**Available records**.
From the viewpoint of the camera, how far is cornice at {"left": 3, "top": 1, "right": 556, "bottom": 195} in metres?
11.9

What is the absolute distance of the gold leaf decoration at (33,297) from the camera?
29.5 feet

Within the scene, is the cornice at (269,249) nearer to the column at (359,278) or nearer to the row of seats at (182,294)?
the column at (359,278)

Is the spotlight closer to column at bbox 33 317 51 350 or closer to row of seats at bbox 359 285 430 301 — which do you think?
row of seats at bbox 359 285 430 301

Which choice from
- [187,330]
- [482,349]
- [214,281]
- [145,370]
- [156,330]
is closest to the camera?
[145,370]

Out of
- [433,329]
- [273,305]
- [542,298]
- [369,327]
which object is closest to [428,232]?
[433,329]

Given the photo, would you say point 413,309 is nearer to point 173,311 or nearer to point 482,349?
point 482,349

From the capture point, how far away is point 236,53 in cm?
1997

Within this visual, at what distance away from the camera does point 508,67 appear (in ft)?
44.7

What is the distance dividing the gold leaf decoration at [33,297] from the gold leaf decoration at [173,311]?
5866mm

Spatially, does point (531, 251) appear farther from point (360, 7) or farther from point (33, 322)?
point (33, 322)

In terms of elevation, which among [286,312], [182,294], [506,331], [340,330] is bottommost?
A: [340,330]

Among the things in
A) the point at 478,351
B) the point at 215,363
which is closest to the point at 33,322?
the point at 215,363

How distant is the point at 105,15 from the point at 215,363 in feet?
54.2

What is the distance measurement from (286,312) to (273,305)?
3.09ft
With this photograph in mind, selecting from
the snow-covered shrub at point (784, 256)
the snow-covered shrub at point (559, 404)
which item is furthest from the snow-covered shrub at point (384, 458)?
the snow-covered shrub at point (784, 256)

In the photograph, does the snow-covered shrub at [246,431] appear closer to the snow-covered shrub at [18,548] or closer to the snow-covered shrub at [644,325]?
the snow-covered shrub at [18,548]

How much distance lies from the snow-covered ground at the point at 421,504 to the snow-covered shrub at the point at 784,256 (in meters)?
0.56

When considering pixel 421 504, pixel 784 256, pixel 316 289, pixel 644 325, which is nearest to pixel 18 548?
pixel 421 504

**Exercise**.
Copy every one of the entries above word for word, keeping each line and its punctuation unchanged.

**Answer for the task**.
From the viewpoint of the camera, how far is cornice at {"left": 3, "top": 1, "right": 556, "bottom": 195} in metres?
11.9

What is the absolute distance of the gold leaf decoration at (33,297) from the camera?
29.5 feet

Within the scene, is the cornice at (269,249) nearer to the column at (359,278) or nearer to the row of seats at (182,294)?
the column at (359,278)

Is the spotlight closer to column at bbox 33 317 51 350 or closer to row of seats at bbox 359 285 430 301 — which do you think?
row of seats at bbox 359 285 430 301

Which choice from
- [187,330]
- [482,349]
- [214,281]
- [145,370]
- [156,330]
is closest to the camera?
[145,370]

Out of
- [433,329]
- [273,305]
- [542,298]
- [369,327]
which object is closest to [428,232]?
[433,329]

Given the photo, would you say point 413,309 is nearer to point 173,311 or nearer to point 482,349?
point 482,349

From the capture point, how far away is point 236,53 in cm?
1997

Within this visual, at what distance away from the camera does point 508,67 appear (in ft)?
44.7

What is the distance dividing the gold leaf decoration at [33,297] from the gold leaf decoration at [173,311]?
5866mm

Spatially, does point (531, 251) appear farther from point (360, 7) or farther from point (33, 322)?
point (33, 322)

In terms of elevation, which among [286,312], [182,294], [506,331], [340,330] is bottommost?
A: [340,330]

Among the things in
A) the point at 478,351
B) the point at 215,363
which is closest to the point at 33,322?
the point at 215,363

How distant is the point at 105,15 from the point at 215,363 in feet?
54.2

What is the distance measurement from (286,312) to (273,305)?
3.09ft
With this photograph in mind, selecting from
the snow-covered shrub at point (784, 256)
the snow-covered shrub at point (559, 404)
which item is furthest from the snow-covered shrub at point (384, 458)?
the snow-covered shrub at point (784, 256)

In the photograph, does the snow-covered shrub at [246,431] appear closer to the snow-covered shrub at [18,548] or closer to the snow-covered shrub at [644,325]?
the snow-covered shrub at [18,548]

How much distance lies from the snow-covered ground at the point at 421,504 to the snow-covered shrub at the point at 784,256 (in meters)?
0.56

When considering pixel 421 504, pixel 784 256, pixel 316 289, pixel 644 325, which is nearest to pixel 18 548?
pixel 421 504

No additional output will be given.